> [PROBLEM TO SOLVE] Copy out the full court opinion below word for word, with nothing changed or left out.

> [SELECTED TEXT]
____________________

Court Opinion

ID: 3487334
Source: CourtListenerOpinion
Date Created: 2016-07-05 21:14:50.506021+00
Date Added: 2024-06-11T13:54:04.088010
License: Public Domain

After some hesitation I agree that the legislative mandate to "Review any reviewable errors" is applicable only to questions otherwise, by statute, made reviewable and not to any and every question which this Court without any statutory guide might hold to be reviewable. It may be, however, that this Act of 1945 makes such questions reviewable notwithstanding failure to object, except or take other technical action. It would accord with reason and justice and with provisions in other jurisdictions that a man should not be hanged for his lawyer's failure to object or except to clear prejudicial error.

____________________

[Stored entries]
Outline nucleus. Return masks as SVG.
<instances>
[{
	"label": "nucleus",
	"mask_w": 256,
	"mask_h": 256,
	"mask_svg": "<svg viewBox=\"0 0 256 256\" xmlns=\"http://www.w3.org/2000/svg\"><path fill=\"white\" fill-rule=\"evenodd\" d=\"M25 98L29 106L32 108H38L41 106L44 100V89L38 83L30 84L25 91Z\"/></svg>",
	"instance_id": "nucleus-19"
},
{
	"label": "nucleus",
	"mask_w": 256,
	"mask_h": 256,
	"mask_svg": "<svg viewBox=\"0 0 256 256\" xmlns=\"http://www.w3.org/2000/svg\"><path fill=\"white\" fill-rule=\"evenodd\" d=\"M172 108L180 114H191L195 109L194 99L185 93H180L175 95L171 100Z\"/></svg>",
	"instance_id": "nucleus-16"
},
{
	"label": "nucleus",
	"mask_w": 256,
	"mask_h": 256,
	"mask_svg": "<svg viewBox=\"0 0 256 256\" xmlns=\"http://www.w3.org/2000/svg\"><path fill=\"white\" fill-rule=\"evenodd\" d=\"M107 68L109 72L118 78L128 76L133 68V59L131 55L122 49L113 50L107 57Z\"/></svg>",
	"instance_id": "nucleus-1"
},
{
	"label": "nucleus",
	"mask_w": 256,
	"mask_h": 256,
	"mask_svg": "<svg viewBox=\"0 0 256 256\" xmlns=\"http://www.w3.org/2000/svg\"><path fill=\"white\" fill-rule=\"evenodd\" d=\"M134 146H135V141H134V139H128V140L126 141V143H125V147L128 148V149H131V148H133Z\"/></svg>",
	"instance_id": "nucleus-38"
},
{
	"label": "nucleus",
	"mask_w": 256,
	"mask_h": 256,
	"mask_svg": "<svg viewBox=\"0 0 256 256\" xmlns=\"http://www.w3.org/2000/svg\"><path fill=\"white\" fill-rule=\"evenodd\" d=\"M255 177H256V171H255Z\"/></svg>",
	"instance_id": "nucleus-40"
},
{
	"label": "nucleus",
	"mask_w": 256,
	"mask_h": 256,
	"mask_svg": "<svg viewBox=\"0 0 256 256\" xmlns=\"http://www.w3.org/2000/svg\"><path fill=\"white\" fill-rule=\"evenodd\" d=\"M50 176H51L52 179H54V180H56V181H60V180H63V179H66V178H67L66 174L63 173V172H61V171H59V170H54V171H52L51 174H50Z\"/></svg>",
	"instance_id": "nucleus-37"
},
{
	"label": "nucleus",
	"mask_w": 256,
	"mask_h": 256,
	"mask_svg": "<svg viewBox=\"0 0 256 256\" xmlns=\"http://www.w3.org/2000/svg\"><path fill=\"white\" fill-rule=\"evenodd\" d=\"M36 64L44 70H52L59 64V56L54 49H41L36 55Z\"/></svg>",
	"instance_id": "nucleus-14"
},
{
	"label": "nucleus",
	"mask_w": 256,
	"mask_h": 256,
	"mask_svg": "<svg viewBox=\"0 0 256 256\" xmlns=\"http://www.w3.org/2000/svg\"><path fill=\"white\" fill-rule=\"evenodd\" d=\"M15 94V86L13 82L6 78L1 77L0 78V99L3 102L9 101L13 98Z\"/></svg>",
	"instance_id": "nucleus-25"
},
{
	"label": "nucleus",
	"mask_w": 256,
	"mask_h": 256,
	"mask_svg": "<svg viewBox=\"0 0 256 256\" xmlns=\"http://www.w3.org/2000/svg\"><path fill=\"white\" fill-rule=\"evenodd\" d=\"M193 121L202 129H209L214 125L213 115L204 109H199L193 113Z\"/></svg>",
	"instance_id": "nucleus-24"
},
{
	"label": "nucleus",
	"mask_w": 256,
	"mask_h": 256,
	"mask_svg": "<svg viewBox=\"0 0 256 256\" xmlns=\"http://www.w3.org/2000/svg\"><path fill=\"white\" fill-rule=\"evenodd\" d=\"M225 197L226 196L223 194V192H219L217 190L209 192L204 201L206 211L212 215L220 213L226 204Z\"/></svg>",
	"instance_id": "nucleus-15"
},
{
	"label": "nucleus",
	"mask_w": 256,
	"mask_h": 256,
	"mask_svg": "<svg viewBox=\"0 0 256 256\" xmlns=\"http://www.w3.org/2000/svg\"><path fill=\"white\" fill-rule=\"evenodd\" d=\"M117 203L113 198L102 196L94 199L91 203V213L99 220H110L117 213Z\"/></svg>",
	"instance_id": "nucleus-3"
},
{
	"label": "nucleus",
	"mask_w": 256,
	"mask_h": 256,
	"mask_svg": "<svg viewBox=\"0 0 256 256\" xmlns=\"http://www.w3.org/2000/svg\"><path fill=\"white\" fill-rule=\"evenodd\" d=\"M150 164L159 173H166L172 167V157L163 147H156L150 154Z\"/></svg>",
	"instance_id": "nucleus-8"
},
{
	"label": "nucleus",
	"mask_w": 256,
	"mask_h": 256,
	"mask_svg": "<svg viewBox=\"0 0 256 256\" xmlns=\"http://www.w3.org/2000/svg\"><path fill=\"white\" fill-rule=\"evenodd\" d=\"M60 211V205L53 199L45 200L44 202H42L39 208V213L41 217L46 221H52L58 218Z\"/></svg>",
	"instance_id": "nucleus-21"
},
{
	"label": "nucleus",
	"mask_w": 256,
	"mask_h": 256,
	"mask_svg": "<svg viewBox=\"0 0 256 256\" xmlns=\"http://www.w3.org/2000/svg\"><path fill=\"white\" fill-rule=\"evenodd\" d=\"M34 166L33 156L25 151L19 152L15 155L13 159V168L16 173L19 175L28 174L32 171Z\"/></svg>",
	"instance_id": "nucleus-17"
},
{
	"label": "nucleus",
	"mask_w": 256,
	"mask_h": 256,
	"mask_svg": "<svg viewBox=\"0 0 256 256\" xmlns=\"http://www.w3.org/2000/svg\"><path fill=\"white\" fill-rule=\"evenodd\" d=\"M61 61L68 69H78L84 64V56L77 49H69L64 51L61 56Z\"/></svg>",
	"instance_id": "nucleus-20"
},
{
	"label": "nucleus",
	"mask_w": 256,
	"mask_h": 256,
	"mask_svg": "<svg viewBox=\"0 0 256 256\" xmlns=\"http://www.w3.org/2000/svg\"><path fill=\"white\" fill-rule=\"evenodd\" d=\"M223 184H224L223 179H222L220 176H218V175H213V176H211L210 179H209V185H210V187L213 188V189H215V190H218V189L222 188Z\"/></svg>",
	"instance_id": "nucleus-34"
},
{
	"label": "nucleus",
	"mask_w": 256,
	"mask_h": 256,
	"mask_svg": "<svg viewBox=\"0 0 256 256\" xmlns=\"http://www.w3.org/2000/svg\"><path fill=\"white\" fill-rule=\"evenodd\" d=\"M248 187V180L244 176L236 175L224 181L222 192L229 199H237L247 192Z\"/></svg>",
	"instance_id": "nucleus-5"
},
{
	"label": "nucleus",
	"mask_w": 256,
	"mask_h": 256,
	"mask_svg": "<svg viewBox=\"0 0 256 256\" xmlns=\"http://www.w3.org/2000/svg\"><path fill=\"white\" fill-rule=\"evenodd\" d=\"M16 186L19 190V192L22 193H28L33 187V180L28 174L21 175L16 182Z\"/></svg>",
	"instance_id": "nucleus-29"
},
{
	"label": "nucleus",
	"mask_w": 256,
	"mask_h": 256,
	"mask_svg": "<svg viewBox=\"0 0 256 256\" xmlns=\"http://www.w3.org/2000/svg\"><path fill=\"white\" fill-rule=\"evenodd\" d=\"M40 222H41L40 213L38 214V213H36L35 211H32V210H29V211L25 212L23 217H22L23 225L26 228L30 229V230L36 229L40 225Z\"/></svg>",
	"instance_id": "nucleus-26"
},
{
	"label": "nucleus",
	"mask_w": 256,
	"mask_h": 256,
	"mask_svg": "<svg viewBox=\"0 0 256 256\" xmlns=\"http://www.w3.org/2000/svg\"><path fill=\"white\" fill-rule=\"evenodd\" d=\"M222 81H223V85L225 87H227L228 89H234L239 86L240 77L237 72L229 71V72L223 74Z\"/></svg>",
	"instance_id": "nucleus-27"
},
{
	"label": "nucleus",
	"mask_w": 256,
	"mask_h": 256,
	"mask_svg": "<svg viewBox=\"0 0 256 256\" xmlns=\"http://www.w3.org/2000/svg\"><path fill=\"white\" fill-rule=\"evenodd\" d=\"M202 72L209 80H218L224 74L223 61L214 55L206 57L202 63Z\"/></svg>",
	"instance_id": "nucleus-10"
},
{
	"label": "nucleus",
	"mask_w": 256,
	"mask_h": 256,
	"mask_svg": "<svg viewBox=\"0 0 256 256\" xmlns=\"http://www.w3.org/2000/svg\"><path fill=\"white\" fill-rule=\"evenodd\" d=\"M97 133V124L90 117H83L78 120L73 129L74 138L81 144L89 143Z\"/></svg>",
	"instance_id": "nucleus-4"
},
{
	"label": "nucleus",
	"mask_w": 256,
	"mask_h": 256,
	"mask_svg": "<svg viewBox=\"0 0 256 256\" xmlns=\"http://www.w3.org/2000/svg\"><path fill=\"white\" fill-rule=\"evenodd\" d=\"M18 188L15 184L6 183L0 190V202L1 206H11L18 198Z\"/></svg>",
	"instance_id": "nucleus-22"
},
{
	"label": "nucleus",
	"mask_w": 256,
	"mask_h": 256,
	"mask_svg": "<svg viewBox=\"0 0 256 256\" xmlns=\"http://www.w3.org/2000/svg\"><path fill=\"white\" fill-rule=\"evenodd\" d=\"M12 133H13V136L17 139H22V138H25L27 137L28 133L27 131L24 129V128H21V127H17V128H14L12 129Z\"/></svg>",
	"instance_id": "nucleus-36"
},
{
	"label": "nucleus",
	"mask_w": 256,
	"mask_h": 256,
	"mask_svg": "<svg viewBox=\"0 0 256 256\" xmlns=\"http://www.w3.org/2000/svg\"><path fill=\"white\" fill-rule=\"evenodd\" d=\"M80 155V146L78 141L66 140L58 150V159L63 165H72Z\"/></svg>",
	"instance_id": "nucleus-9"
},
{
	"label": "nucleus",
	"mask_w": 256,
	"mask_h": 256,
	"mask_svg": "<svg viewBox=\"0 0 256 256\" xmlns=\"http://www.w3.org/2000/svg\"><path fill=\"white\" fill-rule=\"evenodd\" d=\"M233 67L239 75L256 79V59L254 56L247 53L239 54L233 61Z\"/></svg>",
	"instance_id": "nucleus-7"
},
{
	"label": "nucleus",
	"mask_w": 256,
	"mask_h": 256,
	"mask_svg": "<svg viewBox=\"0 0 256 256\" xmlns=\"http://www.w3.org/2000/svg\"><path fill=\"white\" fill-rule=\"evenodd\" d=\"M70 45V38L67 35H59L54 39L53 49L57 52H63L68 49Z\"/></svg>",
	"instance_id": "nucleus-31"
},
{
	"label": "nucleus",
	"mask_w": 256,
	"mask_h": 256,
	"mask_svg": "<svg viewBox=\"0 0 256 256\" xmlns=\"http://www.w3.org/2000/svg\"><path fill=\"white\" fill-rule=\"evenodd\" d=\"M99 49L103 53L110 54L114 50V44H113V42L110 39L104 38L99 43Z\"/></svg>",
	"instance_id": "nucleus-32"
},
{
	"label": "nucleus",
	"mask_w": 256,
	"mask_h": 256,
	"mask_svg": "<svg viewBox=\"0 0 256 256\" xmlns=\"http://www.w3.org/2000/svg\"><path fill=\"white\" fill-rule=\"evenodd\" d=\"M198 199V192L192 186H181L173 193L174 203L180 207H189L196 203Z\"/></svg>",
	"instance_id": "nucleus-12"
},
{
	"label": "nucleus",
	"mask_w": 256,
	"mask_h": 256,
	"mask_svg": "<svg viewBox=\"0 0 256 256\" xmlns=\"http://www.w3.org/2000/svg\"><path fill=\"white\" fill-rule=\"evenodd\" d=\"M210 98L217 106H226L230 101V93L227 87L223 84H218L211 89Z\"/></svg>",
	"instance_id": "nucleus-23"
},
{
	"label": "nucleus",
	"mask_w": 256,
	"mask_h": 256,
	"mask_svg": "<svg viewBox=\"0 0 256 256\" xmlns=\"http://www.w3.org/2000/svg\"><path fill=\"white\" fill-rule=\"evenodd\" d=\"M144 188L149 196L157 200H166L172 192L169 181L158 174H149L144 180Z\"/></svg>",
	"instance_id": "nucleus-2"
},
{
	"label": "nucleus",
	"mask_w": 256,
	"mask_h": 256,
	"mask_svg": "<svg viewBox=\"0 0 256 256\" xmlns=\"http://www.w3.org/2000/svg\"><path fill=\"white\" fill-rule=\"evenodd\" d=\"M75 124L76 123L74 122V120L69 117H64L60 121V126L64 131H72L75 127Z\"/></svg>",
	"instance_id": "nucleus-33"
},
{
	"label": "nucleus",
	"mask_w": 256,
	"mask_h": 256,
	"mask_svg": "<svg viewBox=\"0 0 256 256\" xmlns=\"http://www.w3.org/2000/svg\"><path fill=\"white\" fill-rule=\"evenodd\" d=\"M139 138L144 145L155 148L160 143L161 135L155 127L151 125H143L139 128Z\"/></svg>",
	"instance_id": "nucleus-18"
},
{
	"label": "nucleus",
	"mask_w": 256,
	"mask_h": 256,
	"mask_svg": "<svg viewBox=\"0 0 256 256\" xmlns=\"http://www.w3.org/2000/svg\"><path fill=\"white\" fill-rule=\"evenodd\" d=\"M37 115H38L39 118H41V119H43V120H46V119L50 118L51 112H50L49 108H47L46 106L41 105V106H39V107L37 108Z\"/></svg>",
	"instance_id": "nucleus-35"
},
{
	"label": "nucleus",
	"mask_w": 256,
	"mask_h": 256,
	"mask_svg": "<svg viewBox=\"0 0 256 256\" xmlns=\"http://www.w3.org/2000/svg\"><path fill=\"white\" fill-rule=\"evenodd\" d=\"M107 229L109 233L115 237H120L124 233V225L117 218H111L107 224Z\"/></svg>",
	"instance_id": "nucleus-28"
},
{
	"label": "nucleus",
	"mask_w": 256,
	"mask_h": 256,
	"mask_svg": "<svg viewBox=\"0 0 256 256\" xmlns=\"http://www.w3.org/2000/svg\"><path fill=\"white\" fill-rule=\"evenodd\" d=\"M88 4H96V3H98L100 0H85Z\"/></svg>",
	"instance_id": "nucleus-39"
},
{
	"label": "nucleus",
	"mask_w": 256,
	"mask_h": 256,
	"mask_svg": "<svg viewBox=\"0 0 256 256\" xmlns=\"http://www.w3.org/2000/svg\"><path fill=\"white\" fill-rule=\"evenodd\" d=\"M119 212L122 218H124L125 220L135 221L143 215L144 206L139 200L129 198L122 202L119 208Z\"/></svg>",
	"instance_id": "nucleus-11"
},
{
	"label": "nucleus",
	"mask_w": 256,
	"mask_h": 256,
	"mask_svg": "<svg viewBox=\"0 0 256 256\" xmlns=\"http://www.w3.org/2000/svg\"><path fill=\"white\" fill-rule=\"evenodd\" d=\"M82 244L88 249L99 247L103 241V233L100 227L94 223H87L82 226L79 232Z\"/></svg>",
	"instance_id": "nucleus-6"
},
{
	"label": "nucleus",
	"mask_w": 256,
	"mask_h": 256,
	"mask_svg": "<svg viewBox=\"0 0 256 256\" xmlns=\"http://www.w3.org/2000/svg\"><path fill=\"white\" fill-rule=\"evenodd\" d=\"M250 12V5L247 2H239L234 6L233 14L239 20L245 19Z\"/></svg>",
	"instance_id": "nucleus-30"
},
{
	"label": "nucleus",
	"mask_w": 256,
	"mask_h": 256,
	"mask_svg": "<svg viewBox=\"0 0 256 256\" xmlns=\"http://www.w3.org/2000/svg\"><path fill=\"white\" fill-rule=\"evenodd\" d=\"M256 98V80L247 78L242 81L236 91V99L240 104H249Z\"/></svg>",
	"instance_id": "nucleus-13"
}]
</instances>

____________________

> [ANSWER BOX]
Court Opinion

ID: 3487334
Source: CourtListenerOpinion
Date Created: 2016-07-05 21:14:50.506021+00
Date Added: 2024-06-11T13:54:04.088010
License: Public Domain

After some hesitation I agree that the legislative mandate to "Review any reviewable errors" is applicable only to questions otherwise, by statute, made reviewable and not to any and every question which this Court without any statutory guide might hold to be reviewable. It may be, however, that this Act of 1945 makes such questions reviewable notwithstanding failure to object, except or take other technical action. It would accord with reason and justice and with provisions in other jurisdictions that a man should not be hanged for his lawyer's failure to object or except to clear prejudicial error.